His stint with Springsteen would come two months after he started at Stevens. It certainly was not the most ideal time, but Weinberg says that all his professors were on board with his path and knew he’d put in the work.
“There was a lot collaboration with the teachers and the dean, just earning their trust as this is an out-of-the ordinary situation. They understood the gravity, because they saw I was going to play with Bruce, and they thought ‘He can’t not do this,’ so they trusted me to do what I said I was going to do.” And that he did. Weinberg says that any time he wasn’t playing he was “face-first” in the books, and that his classmates helped him a great deal with his classes. His professors, he says, would allow him to complete interesting alternative assignments — as opposed to traditional homework, tests and quizzes — that allowed him to prove his understanding of the material. For the first two years, balancing his studies and professional life worked seamlessly. But in late 2010, Weinberg joined Against Me!, a punk band gaining widespread national attention, and he had to make a choice.
“I had to make a sacrifice and it was studies or the band. It was this great opportunity and I knew Stevens would be there; I knew in my heart I had to come back,” he says. And he did that, too. Six years after starting at Stevens, Weinberg graduated with a business and technology degree.
“Stevens is so forward-thinking and willing to go so far out of the box, that it allowed me to follow my passion and not have to water it down to complete my studies,” he says.
“It was incumbent on me, but everyone was willing to put aside the traditional way of doing things to help me achieve my dreams of pursuing a life in music and getting an education.”

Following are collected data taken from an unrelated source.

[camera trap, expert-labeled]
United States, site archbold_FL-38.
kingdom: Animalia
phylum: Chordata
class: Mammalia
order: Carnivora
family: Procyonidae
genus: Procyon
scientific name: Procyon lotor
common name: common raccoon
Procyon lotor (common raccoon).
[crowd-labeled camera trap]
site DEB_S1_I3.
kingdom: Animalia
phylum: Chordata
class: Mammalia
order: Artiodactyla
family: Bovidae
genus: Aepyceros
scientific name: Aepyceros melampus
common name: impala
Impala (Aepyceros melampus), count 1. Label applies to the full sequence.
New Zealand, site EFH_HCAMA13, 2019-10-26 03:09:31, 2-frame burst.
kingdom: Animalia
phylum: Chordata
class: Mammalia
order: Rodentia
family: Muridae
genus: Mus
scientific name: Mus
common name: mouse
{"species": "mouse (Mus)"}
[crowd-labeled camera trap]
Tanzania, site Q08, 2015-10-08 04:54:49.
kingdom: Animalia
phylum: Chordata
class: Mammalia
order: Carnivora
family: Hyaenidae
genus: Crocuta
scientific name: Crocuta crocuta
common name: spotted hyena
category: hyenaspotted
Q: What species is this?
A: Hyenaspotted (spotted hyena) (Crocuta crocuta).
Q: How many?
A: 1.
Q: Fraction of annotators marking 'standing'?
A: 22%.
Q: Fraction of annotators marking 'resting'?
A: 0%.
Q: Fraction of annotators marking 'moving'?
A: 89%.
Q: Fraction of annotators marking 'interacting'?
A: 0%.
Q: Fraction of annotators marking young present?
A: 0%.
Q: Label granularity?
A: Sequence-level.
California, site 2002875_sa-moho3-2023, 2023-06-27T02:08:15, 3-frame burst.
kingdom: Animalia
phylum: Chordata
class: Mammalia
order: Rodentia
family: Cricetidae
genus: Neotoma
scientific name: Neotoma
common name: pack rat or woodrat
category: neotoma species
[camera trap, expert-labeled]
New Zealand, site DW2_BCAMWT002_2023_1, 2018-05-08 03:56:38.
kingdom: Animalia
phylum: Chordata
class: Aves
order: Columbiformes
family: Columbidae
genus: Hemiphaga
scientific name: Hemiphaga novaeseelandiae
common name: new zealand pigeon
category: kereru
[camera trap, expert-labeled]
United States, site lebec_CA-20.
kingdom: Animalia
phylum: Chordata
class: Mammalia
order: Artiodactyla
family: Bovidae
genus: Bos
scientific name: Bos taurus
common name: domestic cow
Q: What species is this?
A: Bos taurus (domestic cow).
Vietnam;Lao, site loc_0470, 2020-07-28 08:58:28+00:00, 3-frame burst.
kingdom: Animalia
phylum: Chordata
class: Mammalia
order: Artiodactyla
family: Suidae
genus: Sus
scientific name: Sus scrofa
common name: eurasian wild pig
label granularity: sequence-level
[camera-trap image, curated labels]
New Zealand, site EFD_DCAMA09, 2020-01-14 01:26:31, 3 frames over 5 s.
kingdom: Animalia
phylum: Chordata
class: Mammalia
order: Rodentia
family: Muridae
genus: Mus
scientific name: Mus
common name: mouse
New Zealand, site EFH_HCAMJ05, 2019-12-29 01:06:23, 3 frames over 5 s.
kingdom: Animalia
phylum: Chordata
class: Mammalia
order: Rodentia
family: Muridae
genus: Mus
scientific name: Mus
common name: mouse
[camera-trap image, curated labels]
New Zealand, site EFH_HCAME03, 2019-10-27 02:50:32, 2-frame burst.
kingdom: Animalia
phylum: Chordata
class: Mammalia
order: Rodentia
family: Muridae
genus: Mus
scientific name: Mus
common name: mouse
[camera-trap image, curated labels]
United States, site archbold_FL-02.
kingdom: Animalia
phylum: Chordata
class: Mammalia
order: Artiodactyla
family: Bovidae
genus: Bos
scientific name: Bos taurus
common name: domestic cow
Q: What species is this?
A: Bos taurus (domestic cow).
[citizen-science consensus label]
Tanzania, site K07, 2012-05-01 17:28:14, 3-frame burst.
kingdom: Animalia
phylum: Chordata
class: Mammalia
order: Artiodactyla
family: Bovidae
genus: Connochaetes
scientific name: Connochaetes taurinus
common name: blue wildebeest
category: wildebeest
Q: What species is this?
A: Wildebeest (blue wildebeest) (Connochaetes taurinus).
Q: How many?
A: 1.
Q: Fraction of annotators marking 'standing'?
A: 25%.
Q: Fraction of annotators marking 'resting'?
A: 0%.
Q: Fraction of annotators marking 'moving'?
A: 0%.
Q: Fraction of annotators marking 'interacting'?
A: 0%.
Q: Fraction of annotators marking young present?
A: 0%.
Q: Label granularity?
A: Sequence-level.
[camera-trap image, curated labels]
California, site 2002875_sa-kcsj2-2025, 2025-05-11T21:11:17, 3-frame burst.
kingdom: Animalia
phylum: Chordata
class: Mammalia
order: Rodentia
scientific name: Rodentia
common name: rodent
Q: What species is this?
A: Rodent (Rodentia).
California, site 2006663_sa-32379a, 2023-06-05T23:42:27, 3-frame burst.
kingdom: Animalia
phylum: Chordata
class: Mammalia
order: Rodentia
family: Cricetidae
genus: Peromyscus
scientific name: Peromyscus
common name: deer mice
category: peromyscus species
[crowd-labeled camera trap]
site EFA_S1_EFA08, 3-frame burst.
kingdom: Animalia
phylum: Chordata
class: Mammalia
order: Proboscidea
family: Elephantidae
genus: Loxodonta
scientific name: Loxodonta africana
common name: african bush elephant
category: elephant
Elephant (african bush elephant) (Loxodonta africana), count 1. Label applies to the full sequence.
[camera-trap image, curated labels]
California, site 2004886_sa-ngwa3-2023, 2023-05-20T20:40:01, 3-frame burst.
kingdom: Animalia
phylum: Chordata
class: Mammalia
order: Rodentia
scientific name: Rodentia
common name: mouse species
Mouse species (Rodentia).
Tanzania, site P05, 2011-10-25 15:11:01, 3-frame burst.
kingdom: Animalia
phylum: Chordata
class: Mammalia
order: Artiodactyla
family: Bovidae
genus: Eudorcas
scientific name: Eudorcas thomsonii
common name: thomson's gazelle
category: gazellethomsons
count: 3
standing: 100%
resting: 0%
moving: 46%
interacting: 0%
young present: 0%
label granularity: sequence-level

It was during finals of his last semester at Stevens when he got the call to audition for his current band. “I didn’t know what I was going to do. I’d applied for a job at a record store and got rejected,” he laughs. “Then Slipknot came along.”
When not recording or touring with Slipknot, Weinberg keeps busy with other musical projects — “I always have different irons in the fire; other projects in the works in Nashville or L.A.” — and a visual hobby he picked up during his time at Stevens: painting.
“Music is so collaborative, but art is so personal and it’s not anybody else but me…it is a helpful thing for me to contextualize my life and break it down and get it on the canvas so it doesn’t have to live solely in my head,” he says. “I just do what’s intuitive and what’s right to me and it helps me get by day to day if there’s emotional weight building up. It’s a long process but very rewarding — it takes a lot, gives back a lot.”
It’s also important to Weinberg that he share his gifts, not only through performance but also through tutelage. Working with Lakehouse Music Academy in Asbury Park, New Jersey, Weinberg and his dad hosted a drumming clinic last summer, something he’d love to do again.
“I’m really passionate about kids finding the right footing and not seeing big-scale things as threatening or out of their grasp. I want them to know that they can put their minds to anything and achieve it,” he says.
That passion, that willingness to believe beyond what’s expected and practical, is what’s led him to where he is today. And now, several bands and a Stevens degree later, he recalls his less-than-glamourous public debut. It was at a bowling alley in Asbury Park, New Jersey, and The Bouncing Souls invited him to sit in on a Springsteen song.
“I remember thinking ‘Don’t mess up!”’ he laughs, “But that first taste of a rock show — that dose of sweaty rock show — whet my appetite for what was to come. For the first time, it wasn’t just me in my basement, and there was this chemical reaction and that was it…I was hooked.”